Let's take the statement $P(n)$ to mean
"if $a \mid b_1, \; a \mid b_2, \; \ldots, \;a \mid b_n$ then $a \mid (b_1x_1 + b_2 x_2 + \ldots + b_n x_n)$ for any integers $x_1, x_2, \ldots , x_n$"
Base Case
The base case is $P(0)$ which is vacuously true. This is a little abstract so let's take $P(1)$ as the base case, which is
"if $a \mid b_1$ then $a \mid (b_1x_1)$ for any integer $x_1$"
We need to show this is true. The assumption $a \mid b_1$ means, for some integer $k$
$$b_1 = a k$$
Multiplying both sides by $x_1$ we have
$$ b_1 x_1 = a (k x_1) $$
Which means $a \mid b_1 x_1$. So we have shown the base case $P(1)$ to be true.
Inductive Step
We need to show the inductive step $P(n) \implies P(n+1)$ is true.
To do this we assume $P(n)$ and derive $P(n+1)$.

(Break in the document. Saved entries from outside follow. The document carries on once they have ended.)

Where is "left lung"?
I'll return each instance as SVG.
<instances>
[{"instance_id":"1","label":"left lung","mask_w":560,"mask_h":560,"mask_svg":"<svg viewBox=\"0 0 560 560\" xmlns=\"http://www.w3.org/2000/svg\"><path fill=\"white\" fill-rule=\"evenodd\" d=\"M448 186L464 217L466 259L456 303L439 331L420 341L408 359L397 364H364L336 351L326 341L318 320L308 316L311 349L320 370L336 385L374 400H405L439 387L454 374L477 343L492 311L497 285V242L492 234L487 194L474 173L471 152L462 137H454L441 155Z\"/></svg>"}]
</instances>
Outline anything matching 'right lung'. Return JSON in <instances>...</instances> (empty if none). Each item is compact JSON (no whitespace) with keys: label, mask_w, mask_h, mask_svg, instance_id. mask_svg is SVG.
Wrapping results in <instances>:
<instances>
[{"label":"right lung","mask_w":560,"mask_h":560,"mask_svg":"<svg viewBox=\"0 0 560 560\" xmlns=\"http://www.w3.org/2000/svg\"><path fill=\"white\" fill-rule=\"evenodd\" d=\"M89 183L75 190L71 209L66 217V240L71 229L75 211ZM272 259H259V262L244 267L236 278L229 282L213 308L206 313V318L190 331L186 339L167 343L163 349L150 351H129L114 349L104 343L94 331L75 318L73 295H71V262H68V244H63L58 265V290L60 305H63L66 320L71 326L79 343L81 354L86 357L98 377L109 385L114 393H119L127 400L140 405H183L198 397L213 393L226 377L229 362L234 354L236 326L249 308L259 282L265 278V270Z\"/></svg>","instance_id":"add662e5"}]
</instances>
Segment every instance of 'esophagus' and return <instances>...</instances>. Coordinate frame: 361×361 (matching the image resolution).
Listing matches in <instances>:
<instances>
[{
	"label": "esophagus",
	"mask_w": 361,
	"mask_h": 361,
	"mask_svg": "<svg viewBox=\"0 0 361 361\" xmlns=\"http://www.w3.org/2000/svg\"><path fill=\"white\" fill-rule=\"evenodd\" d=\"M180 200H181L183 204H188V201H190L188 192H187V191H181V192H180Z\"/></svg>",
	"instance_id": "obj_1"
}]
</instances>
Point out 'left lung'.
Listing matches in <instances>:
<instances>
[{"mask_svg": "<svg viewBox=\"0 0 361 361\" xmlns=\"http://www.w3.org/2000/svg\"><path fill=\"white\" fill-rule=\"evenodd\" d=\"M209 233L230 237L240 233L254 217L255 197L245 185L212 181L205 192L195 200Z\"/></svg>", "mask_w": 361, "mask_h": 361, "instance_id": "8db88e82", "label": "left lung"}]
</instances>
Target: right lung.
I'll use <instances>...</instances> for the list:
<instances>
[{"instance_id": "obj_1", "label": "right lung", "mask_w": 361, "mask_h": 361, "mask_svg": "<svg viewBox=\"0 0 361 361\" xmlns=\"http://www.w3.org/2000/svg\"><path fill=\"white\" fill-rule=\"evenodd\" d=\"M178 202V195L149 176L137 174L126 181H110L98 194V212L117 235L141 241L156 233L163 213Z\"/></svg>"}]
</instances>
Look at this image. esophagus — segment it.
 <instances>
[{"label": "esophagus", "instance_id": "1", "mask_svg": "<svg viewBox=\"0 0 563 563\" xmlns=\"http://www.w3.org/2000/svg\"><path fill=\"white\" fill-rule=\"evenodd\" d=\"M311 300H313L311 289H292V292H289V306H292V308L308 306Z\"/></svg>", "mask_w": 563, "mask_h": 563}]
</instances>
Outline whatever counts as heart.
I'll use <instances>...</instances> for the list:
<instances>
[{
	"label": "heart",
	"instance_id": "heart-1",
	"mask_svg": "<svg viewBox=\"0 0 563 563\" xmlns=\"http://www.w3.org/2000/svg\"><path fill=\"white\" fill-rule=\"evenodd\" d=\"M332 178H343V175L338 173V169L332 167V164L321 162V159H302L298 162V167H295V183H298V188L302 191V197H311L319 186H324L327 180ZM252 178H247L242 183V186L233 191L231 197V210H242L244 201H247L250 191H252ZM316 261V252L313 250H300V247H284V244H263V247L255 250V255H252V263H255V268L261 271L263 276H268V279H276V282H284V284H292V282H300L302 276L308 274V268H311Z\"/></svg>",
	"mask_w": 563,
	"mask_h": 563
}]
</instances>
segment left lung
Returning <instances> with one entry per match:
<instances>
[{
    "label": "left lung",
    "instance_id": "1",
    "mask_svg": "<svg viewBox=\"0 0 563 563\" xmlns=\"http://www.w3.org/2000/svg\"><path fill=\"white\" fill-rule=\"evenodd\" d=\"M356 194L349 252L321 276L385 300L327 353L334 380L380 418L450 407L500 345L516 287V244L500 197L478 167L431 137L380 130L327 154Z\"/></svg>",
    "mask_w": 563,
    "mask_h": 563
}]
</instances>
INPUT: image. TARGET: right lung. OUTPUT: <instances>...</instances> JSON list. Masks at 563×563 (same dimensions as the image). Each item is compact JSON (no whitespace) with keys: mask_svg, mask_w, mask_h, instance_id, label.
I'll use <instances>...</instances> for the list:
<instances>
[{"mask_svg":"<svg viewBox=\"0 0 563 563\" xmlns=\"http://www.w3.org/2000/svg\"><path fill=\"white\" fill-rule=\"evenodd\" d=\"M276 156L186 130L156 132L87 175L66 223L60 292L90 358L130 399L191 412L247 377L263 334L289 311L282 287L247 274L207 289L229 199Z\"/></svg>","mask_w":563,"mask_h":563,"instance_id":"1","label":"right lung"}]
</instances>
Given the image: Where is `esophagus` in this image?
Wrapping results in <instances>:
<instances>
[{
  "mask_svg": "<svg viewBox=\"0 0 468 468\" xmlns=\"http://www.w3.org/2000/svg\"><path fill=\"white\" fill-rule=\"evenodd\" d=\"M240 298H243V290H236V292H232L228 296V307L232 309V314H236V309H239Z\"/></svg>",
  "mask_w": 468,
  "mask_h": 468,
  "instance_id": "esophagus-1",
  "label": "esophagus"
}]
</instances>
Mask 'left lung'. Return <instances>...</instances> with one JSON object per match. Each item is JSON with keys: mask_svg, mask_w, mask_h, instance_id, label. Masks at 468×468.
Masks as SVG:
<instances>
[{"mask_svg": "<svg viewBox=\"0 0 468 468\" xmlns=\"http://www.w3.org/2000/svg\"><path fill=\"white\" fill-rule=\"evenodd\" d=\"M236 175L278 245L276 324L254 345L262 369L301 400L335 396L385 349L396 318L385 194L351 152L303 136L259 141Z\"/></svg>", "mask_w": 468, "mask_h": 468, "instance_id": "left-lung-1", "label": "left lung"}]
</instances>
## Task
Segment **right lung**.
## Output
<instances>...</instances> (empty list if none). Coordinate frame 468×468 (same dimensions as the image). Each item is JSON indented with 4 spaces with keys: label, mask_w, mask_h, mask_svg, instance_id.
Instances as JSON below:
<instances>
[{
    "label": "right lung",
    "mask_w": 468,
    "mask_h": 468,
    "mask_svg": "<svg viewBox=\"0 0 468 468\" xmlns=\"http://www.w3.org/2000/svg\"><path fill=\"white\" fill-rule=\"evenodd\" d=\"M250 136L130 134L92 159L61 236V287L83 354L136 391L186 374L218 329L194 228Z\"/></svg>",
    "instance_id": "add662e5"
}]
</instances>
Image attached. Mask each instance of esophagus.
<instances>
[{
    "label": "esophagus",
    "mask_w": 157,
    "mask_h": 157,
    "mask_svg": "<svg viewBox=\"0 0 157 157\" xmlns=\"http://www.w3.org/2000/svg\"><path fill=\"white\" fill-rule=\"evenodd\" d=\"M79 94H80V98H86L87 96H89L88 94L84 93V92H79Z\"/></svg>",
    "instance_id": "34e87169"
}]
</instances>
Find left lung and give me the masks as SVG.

The induction hypothesis, $P(n)$ is
"if $a \mid b_1, \; a \mid b_2, \; \ldots, \;a \mid b_n$ then $a \mid (b_1x_1 + b_2 x_2 + \ldots + b_n x_n)$ for any integers $x_1, x_2, \ldots , x_n$"
We need to show $P(n+1)$ which is
"if $a \mid b_1, \; a \mid b_2, \; \ldots, \;a \mid b_n, \; a \mid b_{n+1}$ then $a \mid (b_1x_1 + b_2 x_2 + \ldots + b_n x_n + b_{n+1} x_{n+1})$ for any integers $x_1, x_2, \ldots , x_{n+1}$"
Let' start with the expression
$$ \underbrace{ b_1x_1 + b_2 x_2 + \ldots + b_n x_n }_\textrm{A} \; + \; \underbrace {b_{n+1} x_{n+1}}_\textrm{B}$$
The induction hypothesis tells us the first part $A$ is divisible by $a$. The additional assumption that $a \mid b_{n+1}$ tells us the second part $B$ is also divisible by $a$. So the full expression is divisible by $a$.
So we've shown $P(n+1)$ to be true.
By induction, $P(n)$ is true for all natural numbers $n$, and so the given statement is true.